À l’inverse, si vous visez un résultat premium, allouez un budget clair aux matériaux nobles, à l’intégration sans poignée, aux colonnes toute hauteur, à l’éclairage multi zones et à l’électroménager silencieux. Dans cette gamme, la cohérence d’ensemble prime. Une façade haut de gamme avec un plan de travail basique ou des appareils dépareillés donne rarement le résultat attendu.
10. Estimation gratuite ne veut pas dire estimation approximative
Un bon calcul du prix de sa cuisine gratuit doit être rapide, mais aussi méthodique. L’objectif n’est pas de remplacer un cuisiniste ou un artisan, mais d’arriver au rendez vous avec un cadre budgétaire crédible. Grâce à cela, vous évitez deux écueils fréquents : viser trop haut par rapport à vos moyens, ou au contraire renoncer à tort alors qu’un arbitrage intelligent rend le projet possible. En quelques minutes, vous pouvez déjà savoir si vous vous situez plutôt autour de 7 000 €, 12 000 €, 20 000 € ou davantage.

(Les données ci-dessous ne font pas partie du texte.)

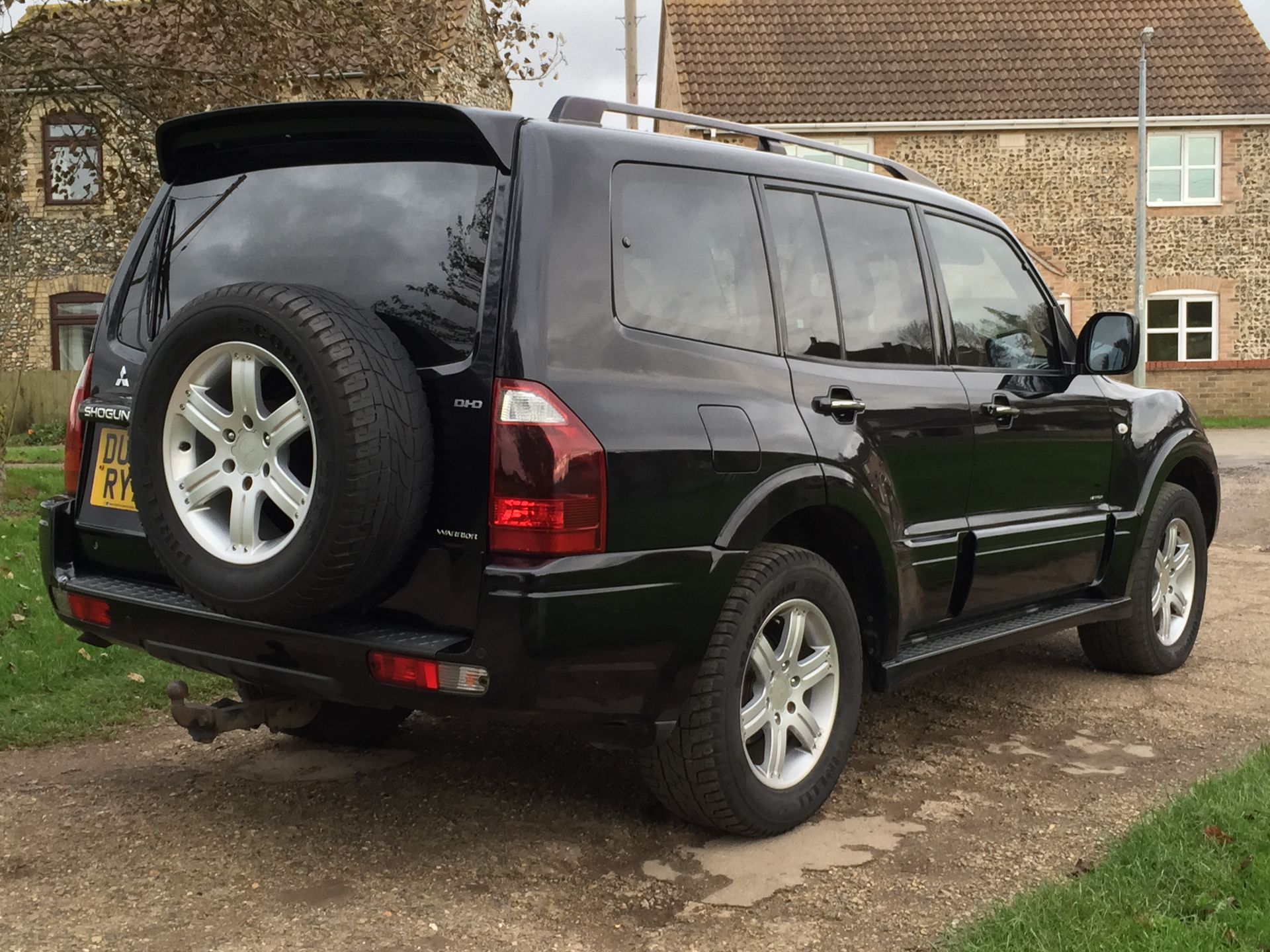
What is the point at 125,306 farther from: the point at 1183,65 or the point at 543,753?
the point at 1183,65

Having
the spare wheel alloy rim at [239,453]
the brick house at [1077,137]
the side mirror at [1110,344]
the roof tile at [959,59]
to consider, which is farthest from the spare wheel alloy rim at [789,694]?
the brick house at [1077,137]

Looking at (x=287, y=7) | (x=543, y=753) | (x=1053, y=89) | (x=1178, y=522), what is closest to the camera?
(x=543, y=753)

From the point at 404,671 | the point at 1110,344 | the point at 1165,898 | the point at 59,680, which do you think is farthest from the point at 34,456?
the point at 1165,898

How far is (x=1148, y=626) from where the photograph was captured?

Servez vous donc du calculateur pour simuler plusieurs scénarios : sans îlot, avec îlot, plan stratifié contre quartz, pose simple contre pose complète, électroménager essentiel contre premium. C’est la meilleure façon de hiérarchiser vos priorités. Vous verrez rapidement quels postes font vraiment varier l’addition et où votre investissement crée le plus de valeur. En résumé, calculer le prix de sa cuisine gratuitement, c’est gagner du temps, négocier plus sereinement et transformer un projet flou en plan d’action concret.